§ TEXT TO READ:
------------

Well, it appears the postal die has been cast.
Congress has failed to enact a reform bill, despite the efforts of mailers and their representatives. It’s also failed to eliminate the Postal Civil Service Retirement System Funding Reform Act’s escrow of pension-reform savings that should have been given to the U.S. Postal Service. So now businesses and consumers must brace themselves for postal rate increases that will be historic both in size and in their punishing effect on the economy.
While mailers have benefited from a very nice respite from the usual course of rate hikes, the rise in postal costs will pale compared with the USPS’ revenue resulting from the imposition of the CSRS reform escrow. As a result, mailers will be paying rates far above the postal service’s actual need, simply because Congress and the Bush administration couldn’t get their acts together.
That news alone might be bad enough, but there’s another development looming that promises to make things even worse.

------------

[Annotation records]
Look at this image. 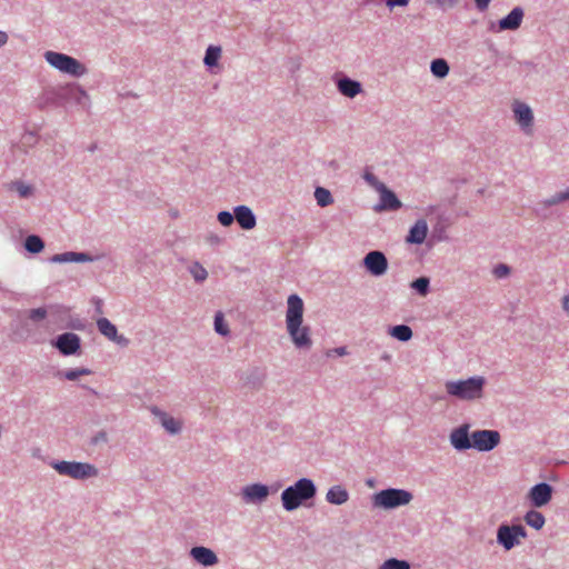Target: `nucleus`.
<instances>
[{
    "label": "nucleus",
    "instance_id": "obj_45",
    "mask_svg": "<svg viewBox=\"0 0 569 569\" xmlns=\"http://www.w3.org/2000/svg\"><path fill=\"white\" fill-rule=\"evenodd\" d=\"M8 41V34L4 31H0V47L4 46Z\"/></svg>",
    "mask_w": 569,
    "mask_h": 569
},
{
    "label": "nucleus",
    "instance_id": "obj_37",
    "mask_svg": "<svg viewBox=\"0 0 569 569\" xmlns=\"http://www.w3.org/2000/svg\"><path fill=\"white\" fill-rule=\"evenodd\" d=\"M28 317L33 321L43 320L47 317V310L44 308L31 309L28 312Z\"/></svg>",
    "mask_w": 569,
    "mask_h": 569
},
{
    "label": "nucleus",
    "instance_id": "obj_39",
    "mask_svg": "<svg viewBox=\"0 0 569 569\" xmlns=\"http://www.w3.org/2000/svg\"><path fill=\"white\" fill-rule=\"evenodd\" d=\"M509 271H510V270H509V267H508V266H506V264H499L498 267H496V268H495V271H493V272H495V276H496L497 278H503V277H506V276H508V274H509Z\"/></svg>",
    "mask_w": 569,
    "mask_h": 569
},
{
    "label": "nucleus",
    "instance_id": "obj_8",
    "mask_svg": "<svg viewBox=\"0 0 569 569\" xmlns=\"http://www.w3.org/2000/svg\"><path fill=\"white\" fill-rule=\"evenodd\" d=\"M500 433L496 430H477L471 433L472 448L490 451L500 443Z\"/></svg>",
    "mask_w": 569,
    "mask_h": 569
},
{
    "label": "nucleus",
    "instance_id": "obj_44",
    "mask_svg": "<svg viewBox=\"0 0 569 569\" xmlns=\"http://www.w3.org/2000/svg\"><path fill=\"white\" fill-rule=\"evenodd\" d=\"M331 352H335L338 356H346L347 355V349L345 347H339V348H336V349L331 350ZM329 355H330V351L328 352V356Z\"/></svg>",
    "mask_w": 569,
    "mask_h": 569
},
{
    "label": "nucleus",
    "instance_id": "obj_12",
    "mask_svg": "<svg viewBox=\"0 0 569 569\" xmlns=\"http://www.w3.org/2000/svg\"><path fill=\"white\" fill-rule=\"evenodd\" d=\"M54 346L64 356L76 353L80 348V339L76 333L67 332L58 337Z\"/></svg>",
    "mask_w": 569,
    "mask_h": 569
},
{
    "label": "nucleus",
    "instance_id": "obj_23",
    "mask_svg": "<svg viewBox=\"0 0 569 569\" xmlns=\"http://www.w3.org/2000/svg\"><path fill=\"white\" fill-rule=\"evenodd\" d=\"M326 499L332 505H343L349 499L348 491L341 486L331 487L326 495Z\"/></svg>",
    "mask_w": 569,
    "mask_h": 569
},
{
    "label": "nucleus",
    "instance_id": "obj_13",
    "mask_svg": "<svg viewBox=\"0 0 569 569\" xmlns=\"http://www.w3.org/2000/svg\"><path fill=\"white\" fill-rule=\"evenodd\" d=\"M513 112L516 120L520 124V127L525 131L530 132L533 121V114L529 106H527L523 102L516 101L513 103Z\"/></svg>",
    "mask_w": 569,
    "mask_h": 569
},
{
    "label": "nucleus",
    "instance_id": "obj_2",
    "mask_svg": "<svg viewBox=\"0 0 569 569\" xmlns=\"http://www.w3.org/2000/svg\"><path fill=\"white\" fill-rule=\"evenodd\" d=\"M485 385L486 379L483 377L475 376L466 380L447 381L445 388L449 396L471 401L482 397Z\"/></svg>",
    "mask_w": 569,
    "mask_h": 569
},
{
    "label": "nucleus",
    "instance_id": "obj_28",
    "mask_svg": "<svg viewBox=\"0 0 569 569\" xmlns=\"http://www.w3.org/2000/svg\"><path fill=\"white\" fill-rule=\"evenodd\" d=\"M221 57V48L217 46H209L203 62L208 67H214L218 63V60Z\"/></svg>",
    "mask_w": 569,
    "mask_h": 569
},
{
    "label": "nucleus",
    "instance_id": "obj_19",
    "mask_svg": "<svg viewBox=\"0 0 569 569\" xmlns=\"http://www.w3.org/2000/svg\"><path fill=\"white\" fill-rule=\"evenodd\" d=\"M190 555L197 562L203 566H213L218 562L216 553L206 547H193Z\"/></svg>",
    "mask_w": 569,
    "mask_h": 569
},
{
    "label": "nucleus",
    "instance_id": "obj_11",
    "mask_svg": "<svg viewBox=\"0 0 569 569\" xmlns=\"http://www.w3.org/2000/svg\"><path fill=\"white\" fill-rule=\"evenodd\" d=\"M469 428L470 426L465 423L451 431L450 442L455 449L467 450L472 448L471 435L469 436Z\"/></svg>",
    "mask_w": 569,
    "mask_h": 569
},
{
    "label": "nucleus",
    "instance_id": "obj_21",
    "mask_svg": "<svg viewBox=\"0 0 569 569\" xmlns=\"http://www.w3.org/2000/svg\"><path fill=\"white\" fill-rule=\"evenodd\" d=\"M338 90L348 98H355L361 92V84L356 80L343 78L338 81Z\"/></svg>",
    "mask_w": 569,
    "mask_h": 569
},
{
    "label": "nucleus",
    "instance_id": "obj_26",
    "mask_svg": "<svg viewBox=\"0 0 569 569\" xmlns=\"http://www.w3.org/2000/svg\"><path fill=\"white\" fill-rule=\"evenodd\" d=\"M390 335L399 341H408L412 337V330L409 326L398 325L390 329Z\"/></svg>",
    "mask_w": 569,
    "mask_h": 569
},
{
    "label": "nucleus",
    "instance_id": "obj_33",
    "mask_svg": "<svg viewBox=\"0 0 569 569\" xmlns=\"http://www.w3.org/2000/svg\"><path fill=\"white\" fill-rule=\"evenodd\" d=\"M411 288L416 289L421 296H426L429 289V279L421 277L411 282Z\"/></svg>",
    "mask_w": 569,
    "mask_h": 569
},
{
    "label": "nucleus",
    "instance_id": "obj_42",
    "mask_svg": "<svg viewBox=\"0 0 569 569\" xmlns=\"http://www.w3.org/2000/svg\"><path fill=\"white\" fill-rule=\"evenodd\" d=\"M477 8L480 11L486 10L489 7L490 0H475Z\"/></svg>",
    "mask_w": 569,
    "mask_h": 569
},
{
    "label": "nucleus",
    "instance_id": "obj_16",
    "mask_svg": "<svg viewBox=\"0 0 569 569\" xmlns=\"http://www.w3.org/2000/svg\"><path fill=\"white\" fill-rule=\"evenodd\" d=\"M234 218L242 229L250 230L256 227V217L247 206H238L234 209Z\"/></svg>",
    "mask_w": 569,
    "mask_h": 569
},
{
    "label": "nucleus",
    "instance_id": "obj_18",
    "mask_svg": "<svg viewBox=\"0 0 569 569\" xmlns=\"http://www.w3.org/2000/svg\"><path fill=\"white\" fill-rule=\"evenodd\" d=\"M523 19V10L519 7L499 21V30H517Z\"/></svg>",
    "mask_w": 569,
    "mask_h": 569
},
{
    "label": "nucleus",
    "instance_id": "obj_41",
    "mask_svg": "<svg viewBox=\"0 0 569 569\" xmlns=\"http://www.w3.org/2000/svg\"><path fill=\"white\" fill-rule=\"evenodd\" d=\"M17 191H18L20 197L26 198V197H28L31 193V188L29 186H27V184L18 183L17 184Z\"/></svg>",
    "mask_w": 569,
    "mask_h": 569
},
{
    "label": "nucleus",
    "instance_id": "obj_22",
    "mask_svg": "<svg viewBox=\"0 0 569 569\" xmlns=\"http://www.w3.org/2000/svg\"><path fill=\"white\" fill-rule=\"evenodd\" d=\"M51 262L54 263H64V262H84V261H91V258L86 253H78V252H64V253H58L50 258Z\"/></svg>",
    "mask_w": 569,
    "mask_h": 569
},
{
    "label": "nucleus",
    "instance_id": "obj_29",
    "mask_svg": "<svg viewBox=\"0 0 569 569\" xmlns=\"http://www.w3.org/2000/svg\"><path fill=\"white\" fill-rule=\"evenodd\" d=\"M315 198L320 207H327L333 202L330 191L321 187L316 189Z\"/></svg>",
    "mask_w": 569,
    "mask_h": 569
},
{
    "label": "nucleus",
    "instance_id": "obj_10",
    "mask_svg": "<svg viewBox=\"0 0 569 569\" xmlns=\"http://www.w3.org/2000/svg\"><path fill=\"white\" fill-rule=\"evenodd\" d=\"M553 489L549 483L541 482L533 486L528 492V499L532 507L541 508L552 499Z\"/></svg>",
    "mask_w": 569,
    "mask_h": 569
},
{
    "label": "nucleus",
    "instance_id": "obj_31",
    "mask_svg": "<svg viewBox=\"0 0 569 569\" xmlns=\"http://www.w3.org/2000/svg\"><path fill=\"white\" fill-rule=\"evenodd\" d=\"M379 569H410V565L406 560H398L396 558H391L386 560Z\"/></svg>",
    "mask_w": 569,
    "mask_h": 569
},
{
    "label": "nucleus",
    "instance_id": "obj_7",
    "mask_svg": "<svg viewBox=\"0 0 569 569\" xmlns=\"http://www.w3.org/2000/svg\"><path fill=\"white\" fill-rule=\"evenodd\" d=\"M527 537L525 528L520 525H501L497 531V541L506 550H510L520 543V539Z\"/></svg>",
    "mask_w": 569,
    "mask_h": 569
},
{
    "label": "nucleus",
    "instance_id": "obj_9",
    "mask_svg": "<svg viewBox=\"0 0 569 569\" xmlns=\"http://www.w3.org/2000/svg\"><path fill=\"white\" fill-rule=\"evenodd\" d=\"M362 263L367 271L375 277L385 274L388 269V260L385 253L378 250L368 252Z\"/></svg>",
    "mask_w": 569,
    "mask_h": 569
},
{
    "label": "nucleus",
    "instance_id": "obj_14",
    "mask_svg": "<svg viewBox=\"0 0 569 569\" xmlns=\"http://www.w3.org/2000/svg\"><path fill=\"white\" fill-rule=\"evenodd\" d=\"M378 190L380 192V203L376 208L377 211L398 210L401 207L400 200L391 190L383 184H381Z\"/></svg>",
    "mask_w": 569,
    "mask_h": 569
},
{
    "label": "nucleus",
    "instance_id": "obj_6",
    "mask_svg": "<svg viewBox=\"0 0 569 569\" xmlns=\"http://www.w3.org/2000/svg\"><path fill=\"white\" fill-rule=\"evenodd\" d=\"M52 467L59 475L73 479H86L98 475L97 469L92 465L84 462L59 461L54 462Z\"/></svg>",
    "mask_w": 569,
    "mask_h": 569
},
{
    "label": "nucleus",
    "instance_id": "obj_3",
    "mask_svg": "<svg viewBox=\"0 0 569 569\" xmlns=\"http://www.w3.org/2000/svg\"><path fill=\"white\" fill-rule=\"evenodd\" d=\"M316 492L317 489L312 480L301 478L293 486H290L282 491V506L287 511L296 510L303 501L313 498Z\"/></svg>",
    "mask_w": 569,
    "mask_h": 569
},
{
    "label": "nucleus",
    "instance_id": "obj_1",
    "mask_svg": "<svg viewBox=\"0 0 569 569\" xmlns=\"http://www.w3.org/2000/svg\"><path fill=\"white\" fill-rule=\"evenodd\" d=\"M305 305L298 295H290L287 300L286 327L293 345L298 349H310L311 330L303 325Z\"/></svg>",
    "mask_w": 569,
    "mask_h": 569
},
{
    "label": "nucleus",
    "instance_id": "obj_30",
    "mask_svg": "<svg viewBox=\"0 0 569 569\" xmlns=\"http://www.w3.org/2000/svg\"><path fill=\"white\" fill-rule=\"evenodd\" d=\"M431 72L438 77L443 78L449 72V66L443 59H436L431 62Z\"/></svg>",
    "mask_w": 569,
    "mask_h": 569
},
{
    "label": "nucleus",
    "instance_id": "obj_38",
    "mask_svg": "<svg viewBox=\"0 0 569 569\" xmlns=\"http://www.w3.org/2000/svg\"><path fill=\"white\" fill-rule=\"evenodd\" d=\"M233 219H234V216H232L228 211H221L218 213V221L224 227L230 226L233 222Z\"/></svg>",
    "mask_w": 569,
    "mask_h": 569
},
{
    "label": "nucleus",
    "instance_id": "obj_17",
    "mask_svg": "<svg viewBox=\"0 0 569 569\" xmlns=\"http://www.w3.org/2000/svg\"><path fill=\"white\" fill-rule=\"evenodd\" d=\"M427 233L428 224L426 220L420 219L409 230L406 241L408 243L421 244L426 240Z\"/></svg>",
    "mask_w": 569,
    "mask_h": 569
},
{
    "label": "nucleus",
    "instance_id": "obj_24",
    "mask_svg": "<svg viewBox=\"0 0 569 569\" xmlns=\"http://www.w3.org/2000/svg\"><path fill=\"white\" fill-rule=\"evenodd\" d=\"M152 412L159 417L162 427L169 431L170 433H177L181 429V423L173 417L167 415L166 412H161L158 409H153Z\"/></svg>",
    "mask_w": 569,
    "mask_h": 569
},
{
    "label": "nucleus",
    "instance_id": "obj_4",
    "mask_svg": "<svg viewBox=\"0 0 569 569\" xmlns=\"http://www.w3.org/2000/svg\"><path fill=\"white\" fill-rule=\"evenodd\" d=\"M44 59L54 69L72 77H81L87 72L86 67L80 61L64 53L47 51Z\"/></svg>",
    "mask_w": 569,
    "mask_h": 569
},
{
    "label": "nucleus",
    "instance_id": "obj_34",
    "mask_svg": "<svg viewBox=\"0 0 569 569\" xmlns=\"http://www.w3.org/2000/svg\"><path fill=\"white\" fill-rule=\"evenodd\" d=\"M90 373H91V371L89 369L80 368V369H72V370H68V371L63 372V377L67 380L73 381L81 376H88Z\"/></svg>",
    "mask_w": 569,
    "mask_h": 569
},
{
    "label": "nucleus",
    "instance_id": "obj_15",
    "mask_svg": "<svg viewBox=\"0 0 569 569\" xmlns=\"http://www.w3.org/2000/svg\"><path fill=\"white\" fill-rule=\"evenodd\" d=\"M269 495V489L264 485L253 483L242 490V496L247 502L263 501Z\"/></svg>",
    "mask_w": 569,
    "mask_h": 569
},
{
    "label": "nucleus",
    "instance_id": "obj_32",
    "mask_svg": "<svg viewBox=\"0 0 569 569\" xmlns=\"http://www.w3.org/2000/svg\"><path fill=\"white\" fill-rule=\"evenodd\" d=\"M214 330L220 333L221 336H228L229 335V327L224 322L222 312H217L214 316Z\"/></svg>",
    "mask_w": 569,
    "mask_h": 569
},
{
    "label": "nucleus",
    "instance_id": "obj_5",
    "mask_svg": "<svg viewBox=\"0 0 569 569\" xmlns=\"http://www.w3.org/2000/svg\"><path fill=\"white\" fill-rule=\"evenodd\" d=\"M412 500V495L403 489H385L373 495L372 502L375 507L383 509H393L406 506Z\"/></svg>",
    "mask_w": 569,
    "mask_h": 569
},
{
    "label": "nucleus",
    "instance_id": "obj_20",
    "mask_svg": "<svg viewBox=\"0 0 569 569\" xmlns=\"http://www.w3.org/2000/svg\"><path fill=\"white\" fill-rule=\"evenodd\" d=\"M99 331L108 339L118 343H126L127 339L122 336H118L117 327L111 323L107 318H101L97 321Z\"/></svg>",
    "mask_w": 569,
    "mask_h": 569
},
{
    "label": "nucleus",
    "instance_id": "obj_25",
    "mask_svg": "<svg viewBox=\"0 0 569 569\" xmlns=\"http://www.w3.org/2000/svg\"><path fill=\"white\" fill-rule=\"evenodd\" d=\"M525 521L531 528L541 529L546 522L543 515L537 510H530L525 516Z\"/></svg>",
    "mask_w": 569,
    "mask_h": 569
},
{
    "label": "nucleus",
    "instance_id": "obj_35",
    "mask_svg": "<svg viewBox=\"0 0 569 569\" xmlns=\"http://www.w3.org/2000/svg\"><path fill=\"white\" fill-rule=\"evenodd\" d=\"M566 200H569V190L552 196L551 198L547 199L545 203L547 206H555Z\"/></svg>",
    "mask_w": 569,
    "mask_h": 569
},
{
    "label": "nucleus",
    "instance_id": "obj_27",
    "mask_svg": "<svg viewBox=\"0 0 569 569\" xmlns=\"http://www.w3.org/2000/svg\"><path fill=\"white\" fill-rule=\"evenodd\" d=\"M24 248L31 253H39L43 250L44 243L38 236H28L24 241Z\"/></svg>",
    "mask_w": 569,
    "mask_h": 569
},
{
    "label": "nucleus",
    "instance_id": "obj_36",
    "mask_svg": "<svg viewBox=\"0 0 569 569\" xmlns=\"http://www.w3.org/2000/svg\"><path fill=\"white\" fill-rule=\"evenodd\" d=\"M191 273L197 281H203L208 276L207 270L199 263H194L191 267Z\"/></svg>",
    "mask_w": 569,
    "mask_h": 569
},
{
    "label": "nucleus",
    "instance_id": "obj_43",
    "mask_svg": "<svg viewBox=\"0 0 569 569\" xmlns=\"http://www.w3.org/2000/svg\"><path fill=\"white\" fill-rule=\"evenodd\" d=\"M561 307L566 312L569 313V292L562 297Z\"/></svg>",
    "mask_w": 569,
    "mask_h": 569
},
{
    "label": "nucleus",
    "instance_id": "obj_40",
    "mask_svg": "<svg viewBox=\"0 0 569 569\" xmlns=\"http://www.w3.org/2000/svg\"><path fill=\"white\" fill-rule=\"evenodd\" d=\"M410 0H386V6L389 9H393L395 7H406L408 6Z\"/></svg>",
    "mask_w": 569,
    "mask_h": 569
}]
</instances>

------------

§ REQUIRED TASK 1:
Can you quote the commentary on postal rates word for word from "While mailers have" to "their acts together."?
§ REQUIRED TASK 2:
Could you extend the commentary on postal rates, picking up right after its last sentence?
Nothing here requires the records.

§ EXERCISE OUTPUT 1:
While mailers have benefited from a very nice respite from the usual course of rate hikes, the rise in postal costs will pale compared with the USPS’ revenue resulting from the imposition of the CSRS reform escrow. As a result, mailers will be paying rates far above the postal service’s actual need, simply because Congress and the Bush administration couldn’t get their acts together.

§ EXERCISE OUTPUT 2:
Increasingly, state revenuers are looking for ways to fatten their tax coffers to make up for the income that’s been lost in a lackluster economy. They’re leaving no stone unturned, including the imposition of sales taxes on the postage mailers must pay to have their mail processed and delivered by the postal service.
Think about it: Depending on where you live, state authorities want to slap a 4% to 10% surtax on postage — a “tax” you already have no choice but to pay because of the federal government’s statutory monopoly over the carrying and delivering of mail. A tax on a tax! This is nuts.
The direct mail industry has a long history of doing everything it can to keep postal rates as low as possible. But where is the postal service in all this? Heading for the hills.
Thus far, postal executives have been silent about this tax on a tax even though it will only worsen the USPS’ long-term fiscal viability as more business is lost to other delivery mediums. And why haven’t all those so-called politically savvy postal employee groups weighed in on this issue?
Kinda makes you wonder where we’re heading as a nation: stupid ideas and a lack of leadership.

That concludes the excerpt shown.